## PROBLEM REQUIREMENTS
Write only the number of lines below in which "gasket" occurs.

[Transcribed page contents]
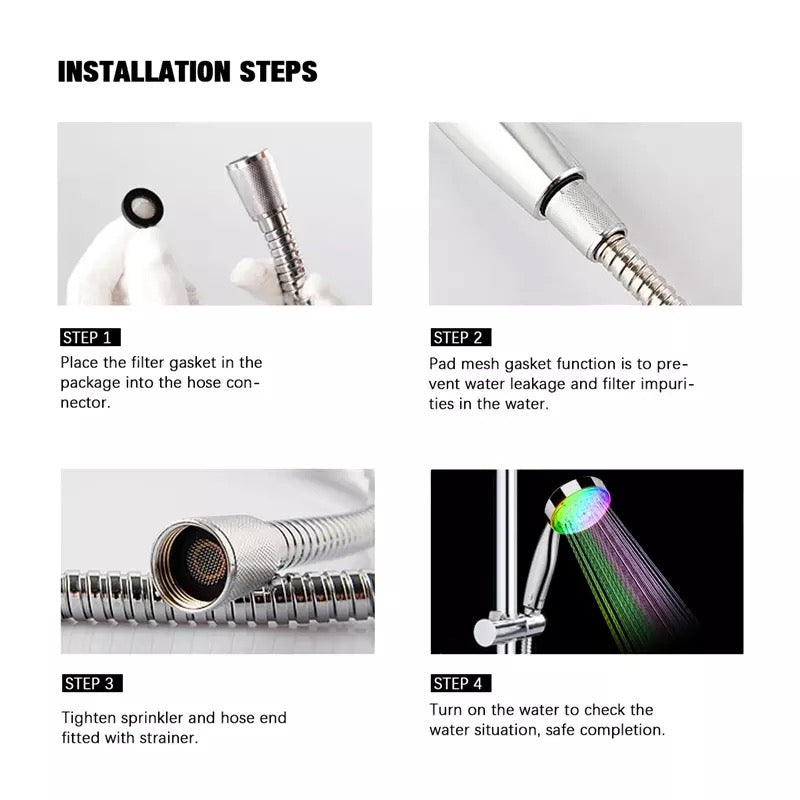 INSTALLATION STEPS

STEP 1

Place the filter gasket in the package into the hose connector.

STEP 2

Pad mesh gasket function is to prevent water leakage and filter impurities in the water.

STEP 3

Tighten sprinkler and hose end fitted with strainer.

STEP 4

Turn on the water to check the water situation, safe completion.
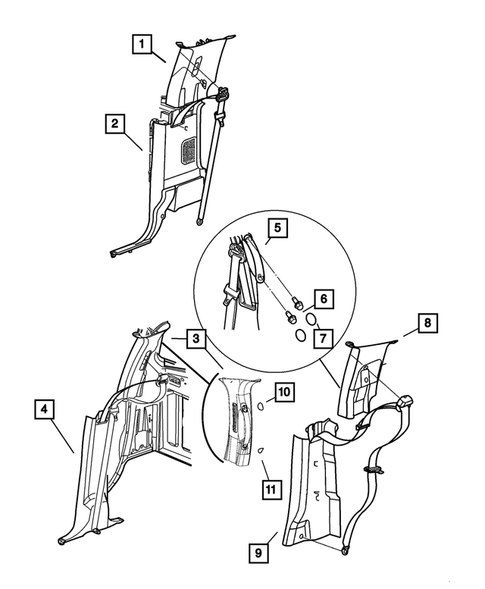 1
2
5
6
7
8
3
10
4
11
9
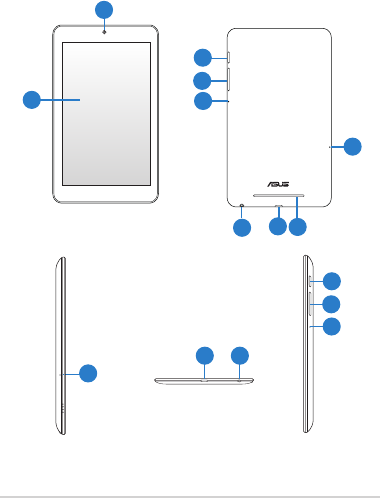 ASUS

## RESULT OF THIS EXERCISE
2